■ **Texto fornecido**

Para usar outra metáfora: o bem e os bens, como estrutura moral fundamental da realidade, são como um “espírito” ou uma “personalidade” que só transparece através de um corpo e de um rosto. Esse rosto corporificado e definido é o bem comum, como o tecido ou a tapeçaria construída pela comunidade.
Evidentemente, para construir o bem comum da forma mais rica e criativa possível é necessário termos uma sociedade aberta, mas também coesa, na qual a diversidade é reconhecida, mas sem rompimento das relações e sem perda dos diversos bens que podem ser postos em “circulação”. Precisamos, então, de uma dinâmica de unidade na diversidade, de diferenciação e de integração.
O bem comum emerge como o resultado de um processo complexo, social e histórico, no qual riquezas são introduzidas no trabalho comunitário
Podemos aproximar a lupa ainda mais: como os diversos bens são identificados e gerenciados? Aqui Kuiper recorre ao pensamento do cientista político norte-americano Michael Walzer:
“Cada esfera de vida, como afirma Walzer, define ‘bens sociais’. Por conseguinte, recebem significados partilhados. Em seguida, eles são dados, atribuídos, trocados de maneira adequada ao círculo. Formas especiais de reciprocidade determinam para onde os bens vão. Não existe um sistema de ‘justiça’ para toda a sociedade, como Rawls pensa, existem ‘esferas de justiça’, e essas são particulares por definição. Não existe um tipo de igualdade, definível racionalmente e obrigatório legalmente, existem várias formas de igualdade segundo os diversos critérios. Juntos, formam um conjunto de ‘igualdade complexa’, a concepção central de Walzer nesse livro.”

■ **Seção de dados**
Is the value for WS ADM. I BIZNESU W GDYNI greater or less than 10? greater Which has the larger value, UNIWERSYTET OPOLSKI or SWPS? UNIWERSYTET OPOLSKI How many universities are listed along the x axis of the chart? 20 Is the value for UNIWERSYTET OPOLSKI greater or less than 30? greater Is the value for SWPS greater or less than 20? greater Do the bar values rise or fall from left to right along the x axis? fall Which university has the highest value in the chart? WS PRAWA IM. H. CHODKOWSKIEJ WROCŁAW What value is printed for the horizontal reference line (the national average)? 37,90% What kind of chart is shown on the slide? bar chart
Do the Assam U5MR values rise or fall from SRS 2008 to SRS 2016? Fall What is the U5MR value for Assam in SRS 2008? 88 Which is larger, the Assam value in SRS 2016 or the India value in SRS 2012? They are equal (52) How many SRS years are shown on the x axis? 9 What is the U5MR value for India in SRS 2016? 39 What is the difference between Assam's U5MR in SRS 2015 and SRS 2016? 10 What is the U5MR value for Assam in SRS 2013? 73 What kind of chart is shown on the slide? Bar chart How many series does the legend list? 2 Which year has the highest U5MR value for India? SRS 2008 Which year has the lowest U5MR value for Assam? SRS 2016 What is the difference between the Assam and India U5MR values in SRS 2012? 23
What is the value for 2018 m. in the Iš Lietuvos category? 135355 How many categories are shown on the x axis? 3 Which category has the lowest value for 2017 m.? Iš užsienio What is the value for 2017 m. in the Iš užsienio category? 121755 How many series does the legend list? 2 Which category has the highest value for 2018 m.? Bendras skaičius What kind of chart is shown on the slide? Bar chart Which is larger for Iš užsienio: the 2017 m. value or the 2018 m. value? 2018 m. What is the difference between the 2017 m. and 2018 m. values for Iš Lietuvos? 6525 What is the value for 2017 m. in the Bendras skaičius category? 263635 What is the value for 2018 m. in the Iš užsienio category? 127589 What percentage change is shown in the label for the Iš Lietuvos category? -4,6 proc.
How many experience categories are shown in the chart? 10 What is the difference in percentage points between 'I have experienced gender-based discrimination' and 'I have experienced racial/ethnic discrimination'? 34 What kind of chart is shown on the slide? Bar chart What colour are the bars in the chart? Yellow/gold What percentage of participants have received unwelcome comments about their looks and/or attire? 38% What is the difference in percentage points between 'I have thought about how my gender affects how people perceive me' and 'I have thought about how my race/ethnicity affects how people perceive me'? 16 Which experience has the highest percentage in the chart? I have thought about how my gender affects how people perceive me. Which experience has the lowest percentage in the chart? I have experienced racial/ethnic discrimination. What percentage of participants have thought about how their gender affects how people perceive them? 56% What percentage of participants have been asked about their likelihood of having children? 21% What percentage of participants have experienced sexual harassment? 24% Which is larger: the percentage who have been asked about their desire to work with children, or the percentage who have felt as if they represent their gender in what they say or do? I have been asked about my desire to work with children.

■ **Enunciado da tarefa**
Retome o texto sobre o bem comum, dando-lhe continuidade a partir da última frase apresentada. Os dados constituem material independente do texto sobre o bem comum.

■ **Espaço de resposta**
Com base nisso, Kuiper defende a “autonomia das esferas distributivas”. Trata-se de um tema recorrente em nossa coluna, que corresponde aos temas da “subsidiariedade” e das “esferas de soberania” social. Nessa perspectiva uma nação, ou povo, em nossas sociedades modernas, compõe-se de uma pletora de subcomunidades, cada uma delas se organizando ao redor de seus bens internos. A pluralidade da ordem moderna refrataria, então, os “amores” no sentido agostiniano em interesses e devoções especializadas em campos sociais: as universidades, as artes, as igrejas, as empresas etc.
Mas isso não é suficiente, segundo o pensador holandês:
“Uma sociedade não se orienta por um bem comum porque existe uma ideia de retidão que o exige, mas sim quando as pessoas estão dispostas a contribuir para com o bem-estar do outro e com o bem-estar público. Isso requer formas de altruísmo e caridade que não são citadas em Walzer... O princípio da moralidade complexa reconhece que estruturas sociais... que alimentam a preocupação com o outro (altruísmo) e a preocupação com o mundo (caridade) são de significado essencial para uma sociedade bem conectada e para a disseminação do bem comum.”
Para construir o bem comum da forma mais rica e criativa possível é necessário termos uma sociedade aberta, mas também coesa, na qual a diversidade é reconhecida, mas sem rompimento das relações
Penso que essa contribuição de Roel Kuiper é muito importante, e um ponto central de sua obra: no processo de nos reunirmos ao redor dos bens que amamos, para cultivá-los, precisamos desenvolver relações mútuas de confiança e de cuidado, do contrário o “comum” se degenerará em mera competição e empobrecimento coletivo. É preciso que, ao contribuir para o tecido do bem comum com meus próprios fios, eu coopere com os outros. E para tanto precisamos de capital moral.
Exatamente aqui entra o princípio da fraternidade e a amizade social, tão enfatizados pelo papa Francisco. Se, por um lado, os bens que reconhecemos e amamos nos atraem, unificam a nossa linguagem e nos dão a oportunidade de cooperar – nos tornam, mais do que mera “multidão”, um “povo” –, por outro lado, sem empregar essa oportunidade para praticarmos a tolerância, o reconhecimento, a negociação política e a fraternidade, não seremos capazes de amarrar os pontos e tecer o tecido.
O bem comum: de quem?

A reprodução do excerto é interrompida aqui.